- Based on: The Doll Factory by Elizabeth Macneal
- Written by: Charley Miles
- Directed by: Sacha Polak
- Countries of origin: United Kingdom; Ireland;
- Original language: English
- No. of episodes: 6

Production
- Executive producers: Anna Burns; Elizabeth Macneal; Charley Miles; Richard Tulk-Hart; Tony Wood;
- Production companies: Buccaneer Media; Shinawil;

Original release
- Network: Paramount+
- Release: 27 November – 1 December 2023

= The Doll Factory (TV series) =

The Doll Factory is a period thriller television series based on the novel of the same name by Elizabeth Macneal, adapted by Charley Miles for Paramount+. The series premiered on 27 November 2023, with all episodes released on 1 December 2023.

==Cast==
===Supporting===
- Nell Hudson as Clarissa Frost, Louis' sister
- Aysha Kala as Ananya
- Liadán Dunlea as Flick, a past love of Silas'
- Hannah Onslow as Lizzie Siddal, Pre-Raphaelite model
- Nia Deacon as Evie, Albie's sister
- Alexandra Dowling as Sylvia, Louis' wife
- Mali Harries as Moll
- Charlotte Bate as Kathleen
- Shane Lennon as Charles

==Episodes==

| No. | Title | Directed by | Written by | Original release date |
|---|---|---|---|---|
| 1 | "Episode 1" | Sacha Polak | Unknown | November 27, 2023 |
| 2 | "Episode 2" | Sacha Polak | Unknown | November 27, 2023 |
| 3 | "Episode 3" | Sacha Polak | Unknown | November 28, 2023 |
| 4 | "Episode 4" | Unknown | Unknown | November 29, 2023 |
| 5 | "Episode 5" | Unknown | Unknown | November 30, 2023 |
| 6 | "Episode 6" | Unknown | Unknown | December 1, 2023 |

==Production==
In July 2022, it was announced the UK and Ireland wing of Paramount+ had commissioned a six-part adaptation of Macneal's novel from Buccaneer Media, with Shinawil handling local production in Ireland.

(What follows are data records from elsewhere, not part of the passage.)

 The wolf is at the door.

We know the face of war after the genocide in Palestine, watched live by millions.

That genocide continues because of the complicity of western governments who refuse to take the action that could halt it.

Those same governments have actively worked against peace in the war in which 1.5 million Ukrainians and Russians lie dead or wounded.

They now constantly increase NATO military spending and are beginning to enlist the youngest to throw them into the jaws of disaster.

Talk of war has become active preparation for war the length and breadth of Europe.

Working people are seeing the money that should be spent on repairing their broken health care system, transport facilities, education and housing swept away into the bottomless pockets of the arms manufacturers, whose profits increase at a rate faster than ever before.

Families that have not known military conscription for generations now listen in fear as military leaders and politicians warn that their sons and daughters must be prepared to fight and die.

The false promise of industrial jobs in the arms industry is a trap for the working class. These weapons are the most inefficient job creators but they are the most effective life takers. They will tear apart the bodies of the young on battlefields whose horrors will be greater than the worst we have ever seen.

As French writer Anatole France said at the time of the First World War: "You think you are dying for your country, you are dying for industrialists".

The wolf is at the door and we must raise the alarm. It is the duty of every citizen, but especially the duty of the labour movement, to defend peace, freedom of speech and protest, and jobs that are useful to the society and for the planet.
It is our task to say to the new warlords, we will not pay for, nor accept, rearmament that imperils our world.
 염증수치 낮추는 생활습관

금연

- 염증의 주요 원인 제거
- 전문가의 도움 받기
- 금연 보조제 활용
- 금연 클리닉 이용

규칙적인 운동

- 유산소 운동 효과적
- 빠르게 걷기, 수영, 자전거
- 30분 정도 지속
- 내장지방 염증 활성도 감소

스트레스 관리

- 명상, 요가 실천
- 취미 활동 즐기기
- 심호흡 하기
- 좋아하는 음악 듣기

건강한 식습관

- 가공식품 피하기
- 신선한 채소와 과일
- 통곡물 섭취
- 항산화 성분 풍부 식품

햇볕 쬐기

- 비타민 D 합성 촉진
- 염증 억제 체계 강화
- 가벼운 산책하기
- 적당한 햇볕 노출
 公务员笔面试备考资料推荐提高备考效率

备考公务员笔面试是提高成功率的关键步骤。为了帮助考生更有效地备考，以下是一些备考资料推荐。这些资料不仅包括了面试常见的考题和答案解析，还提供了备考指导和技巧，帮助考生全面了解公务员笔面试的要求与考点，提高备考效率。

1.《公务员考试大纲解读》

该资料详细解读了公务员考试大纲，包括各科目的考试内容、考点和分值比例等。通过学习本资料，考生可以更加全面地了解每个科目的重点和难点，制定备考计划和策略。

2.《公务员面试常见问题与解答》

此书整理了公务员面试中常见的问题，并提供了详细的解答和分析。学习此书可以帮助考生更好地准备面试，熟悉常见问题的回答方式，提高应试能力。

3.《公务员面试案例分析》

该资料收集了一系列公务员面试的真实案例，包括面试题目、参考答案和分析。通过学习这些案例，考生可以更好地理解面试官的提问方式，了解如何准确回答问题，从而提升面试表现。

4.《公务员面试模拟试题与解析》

Charley Miles would adapt the novel, and Sacha Polak would direct the series.

The cast was announced in November 2022, with Esmé Creed-Miles set to lead the series alongside Éanna Hardwicke, Mirren Mack, and George Webster. Also joining the series were Pippa Haywood, Sharlene Whyte, Reece Kenwyne-Mpudzi, Freddy Carter, Saoirse-Monica Jackson, Laurie Kynaston, Jim Caesar, Akshay Khanna, Aysha Kala, and Nell Hudson.

Principal photography was under way in and around Dublin as of November 2022. Filming was reported at Trinity College Dublin in January 2023, specifically in the Museum Building and the Physics Lecture Theatre.